Directions for this task: Only the lines below from the one with "Presidents Powers and" through the one with "Christmas at The" are to be written out, exactly and without any images.

(Image-caption web data)

= Beginning of Section =

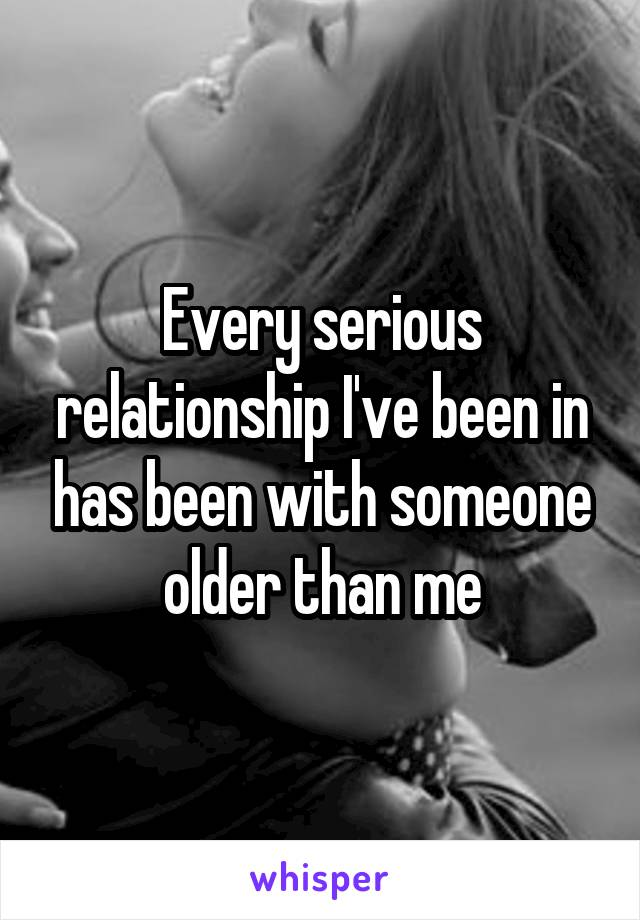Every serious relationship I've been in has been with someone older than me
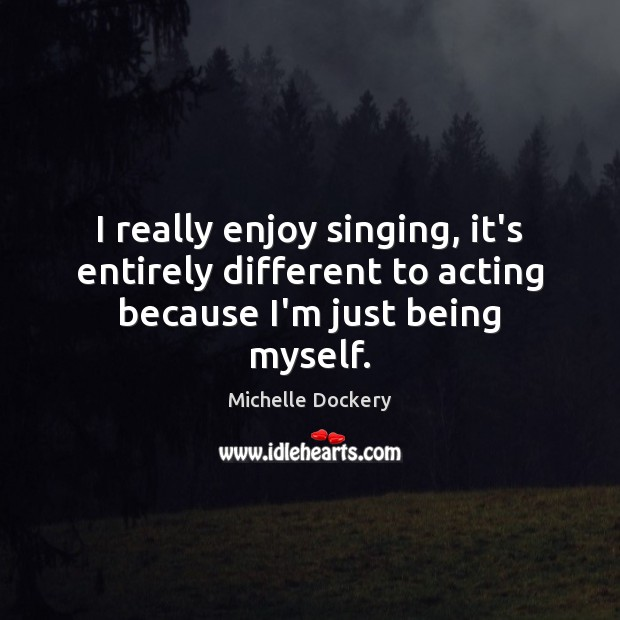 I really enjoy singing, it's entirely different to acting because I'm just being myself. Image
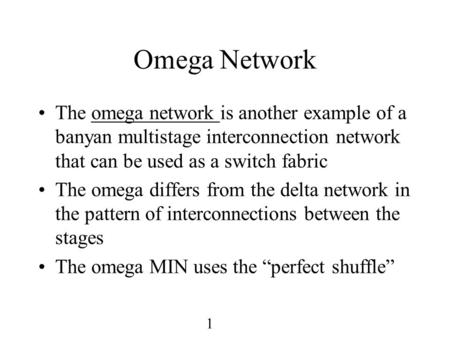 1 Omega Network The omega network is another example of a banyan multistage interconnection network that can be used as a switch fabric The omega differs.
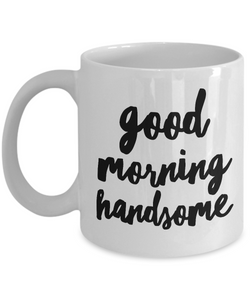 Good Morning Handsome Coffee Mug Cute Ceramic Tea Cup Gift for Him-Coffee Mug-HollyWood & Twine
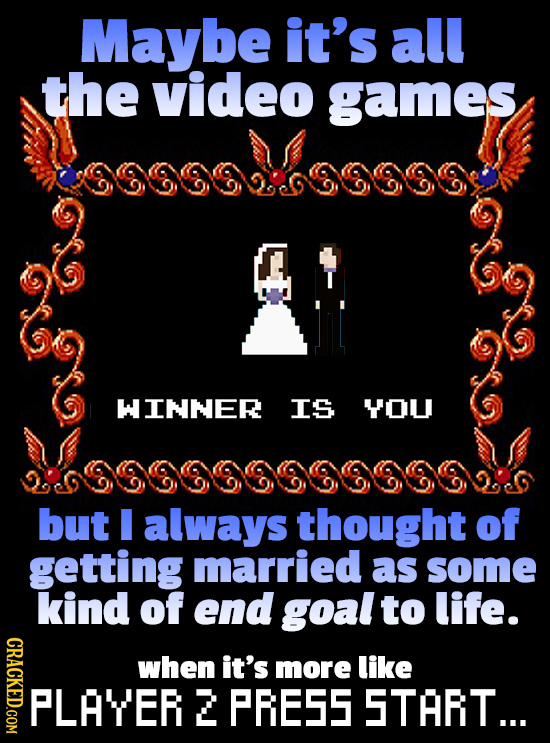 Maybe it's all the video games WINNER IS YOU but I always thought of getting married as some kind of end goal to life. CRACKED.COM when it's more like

= End of Section =
= Beginning of Section =

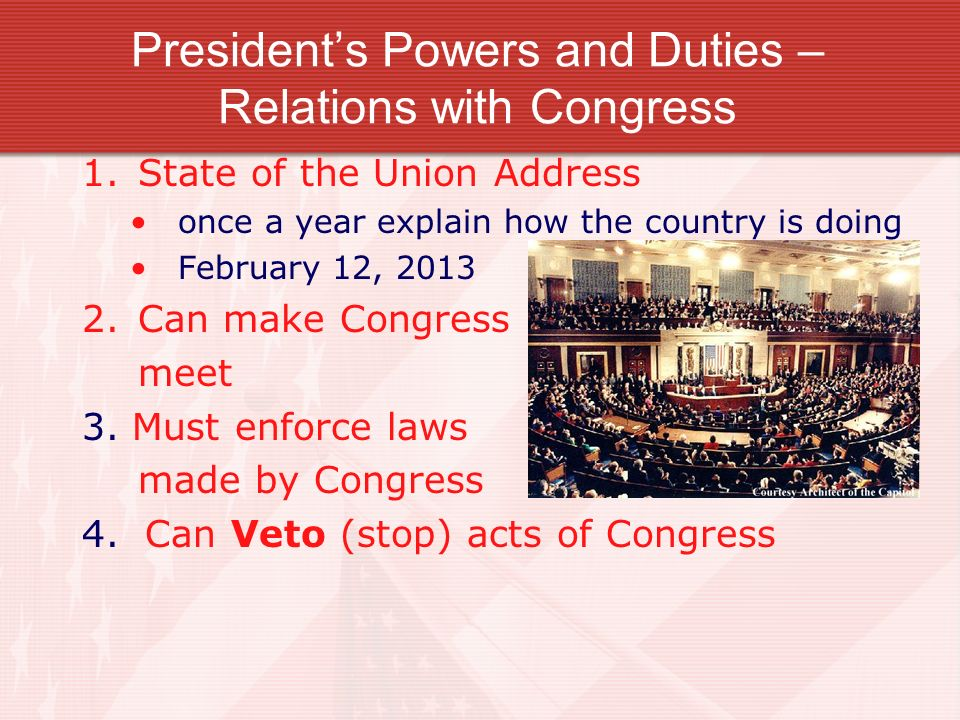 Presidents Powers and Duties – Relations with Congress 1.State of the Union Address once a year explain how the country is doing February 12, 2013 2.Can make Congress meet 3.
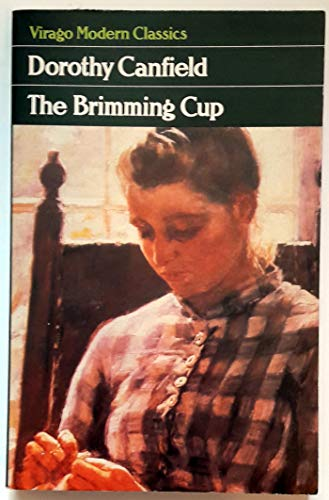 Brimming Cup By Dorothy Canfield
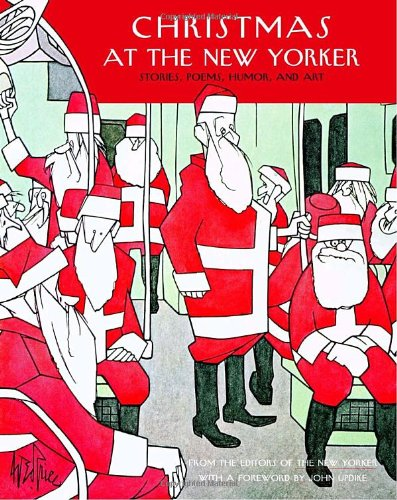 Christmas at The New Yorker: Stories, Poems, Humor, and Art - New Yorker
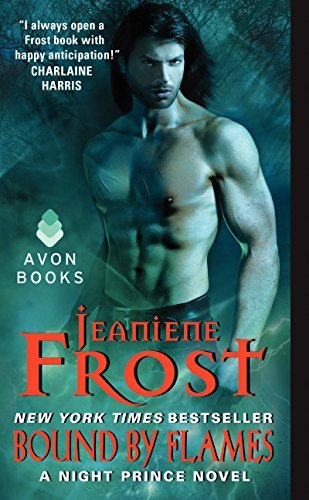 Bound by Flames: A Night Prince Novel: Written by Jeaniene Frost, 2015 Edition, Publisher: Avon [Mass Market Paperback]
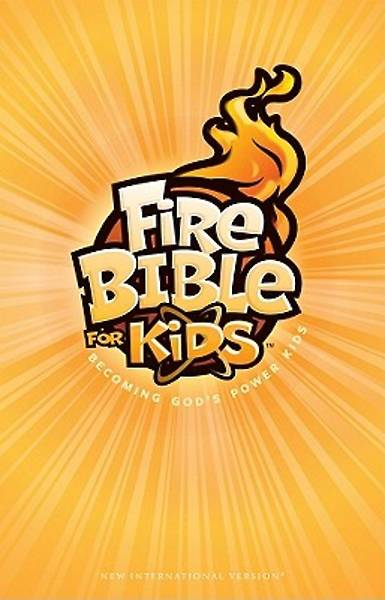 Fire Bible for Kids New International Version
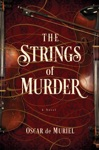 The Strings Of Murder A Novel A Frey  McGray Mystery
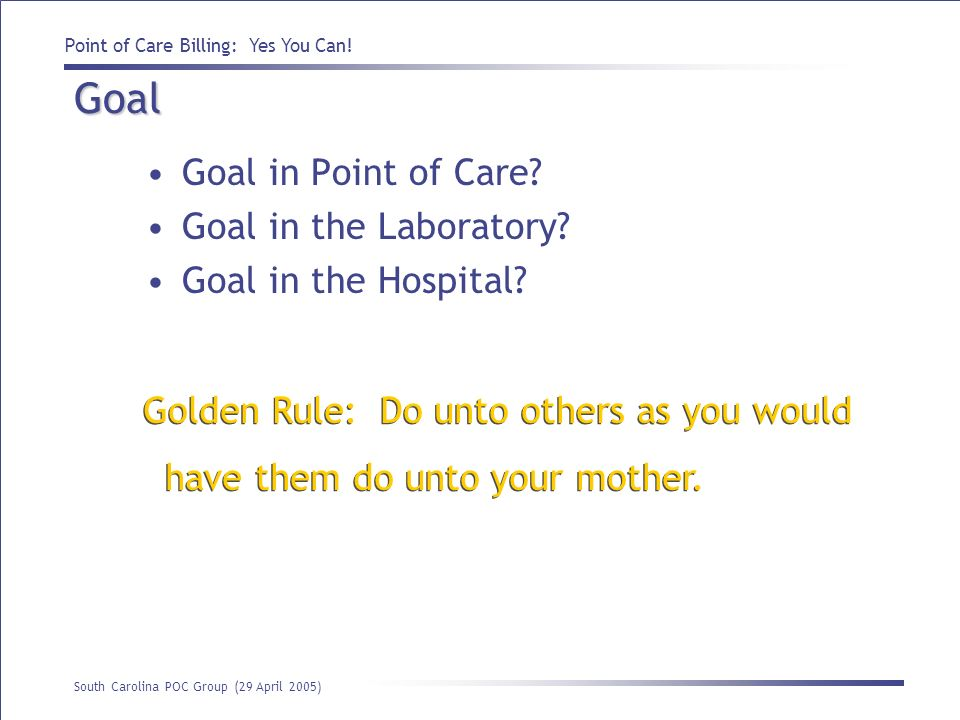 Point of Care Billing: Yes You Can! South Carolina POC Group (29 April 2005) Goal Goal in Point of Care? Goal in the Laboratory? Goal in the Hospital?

= End of Section =

Answer section:
 Presidents Powers and Duties – Relations with Congress 1.State of the Union Address once a year explain how the country is doing February 12, 2013 2.Can make Congress meet 3.
 Brimming Cup By Dorothy Canfield
 Christmas at The New Yorker: Stories, Poems, Humor, and Art - New Yorker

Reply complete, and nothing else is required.